Take your Sunday pot roast to a new level with short ribs and a deeply flavored red wine reduction.


  • 3-3.5 lbs Short Ribs, cut crosswise, into 2" pieces
  • Kosher Salt and Black Pepper to taste
  • 3 tbsp vegetable oil (or grapeseed oil)
  • 2-3 medium Onions, chopped
  • 2 Ribs of Celery, chopped
  • 3 medium Carrots, chopped
  • 3 tbsp. All Purpose Flour
  • 1 tbsp. Tomato Paste
  • 1 750 ml. Dry Red Wine, like Cabernet Sauvignon
  • 10 sprigs Flat Leaf Parsley
  • 8 sprigs Thyme
  • 4 sprigs Oregano
  • 2 sprigs Rosemary
  • 2 fresh or dried Bay Leaves
  • 1 bulb of Garlic, cut in half crosswise
  • 4 cups Beef Stock or Beef Bone Broth
  • Polenta
  • 4 cups Water
  • 1 tsp. Kosher Salt
  • 1 cup Polenta
  • 2 tbsp. Butter or 1/4 cup Heavy Cream (optional)
  • Grated Parmesan (optional)



Preheat oven to 350°.


Season all sides of short ribs with salt and pepper.


Heat oil in a large Dutch oven over medium-high. Working in batches, brown short ribs on all sides. Transfer short ribs to a plate.


Pour off all but 3 tbsp. drippings from pot.

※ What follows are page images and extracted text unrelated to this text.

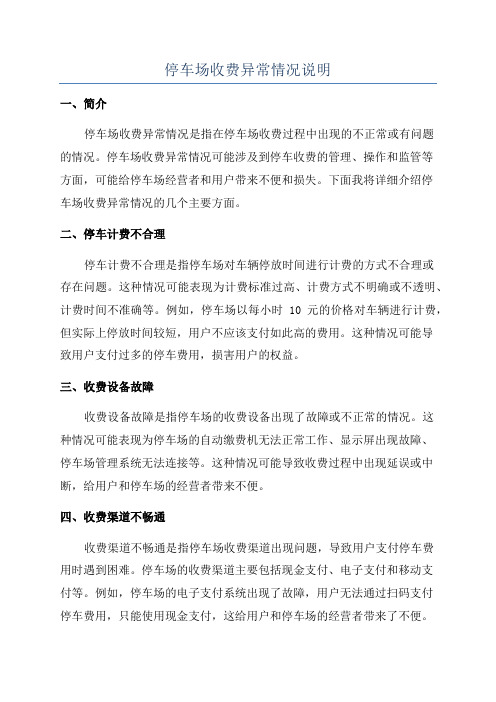 停车场收费异常情况说明

一、简介

停车场收费异常情况是指在停车场收费过程中出现的不正常或有问题的情况。停车场收费异常情况可能涉及到停车收费的管理、操作和监管等方面，可能给停车场经营者和用户带来不便和损失。下面我将详细介绍停车场收费异常情况的几个主要方面。

二、停车计费不合理

停车计费不合理是指停车场对车辆停放时间进行计费的方式不合理或存在问题。这种情况可能表现为计费标准过高、计费方式不明确或不透明、计费时间不准确等。例如，停车场以每小时 10 元的价格对车辆进行计费，但实际上停放时间较短，用户不应该支付如此高的费用。这种情况可能导致用户支付过多的停车费用，损害用户的权益。

三、收费设备故障

收费设备故障是指停车场的收费设备出现了故障或不正常的情况。这种情况可能表现为停车场的自动缴费机无法正常工作、显示屏出现故障、停车场管理系统无法连接等。这种情况可能导致收费过程中出现延误或中断，给用户和停车场的经营者带来不便。

四、收费渠道不畅通

收费渠道不畅通是指停车场收费渠道出现问题，导致用户支付停车费用时遇到困难。停车场的收费渠道主要包括现金支付、电子支付和移动支付等。例如，停车场的电子支付系统出现了故障，用户无法通过扫码支付停车费用，只能使用现金支付，这给用户和停车场的经营者带来了不便。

Add onions, carrots, and celery to pot and cook over medium-high heat, stirring often, until onions are browned.


Add flour and tomato paste; cook, stirring constantly, until well combined and deep red, 2-3 minutes.


Stir in wine, then add short ribs.


Bring to a boil; lower heat to medium and simmer until wine is reduced by half.


Add all herbs to pot along with garlic. Stir in stock. Bring to a boil, cover, and transfer to oven.


Cook until short ribs are tender, 2–2½ hours.


Transfer short ribs to a platter. Strain sauce from pot into a measuring cup. Spoon fat from surface of sauce and discard.


Season sauce to taste with salt and pepper.



Bring 4 cups water with 1 tsp. salt to boil.


Add 1 cup polenta and stir often for 10 minutes.


Cover pot, reduce heat to low and simmer for 35 minutes, stirring every 10 minutes.


Stir in 2 tbsp. butter, or a 1/4 cup of heavy cream. Add grated parmesan if desired. Season with more Kosher Salt to taste.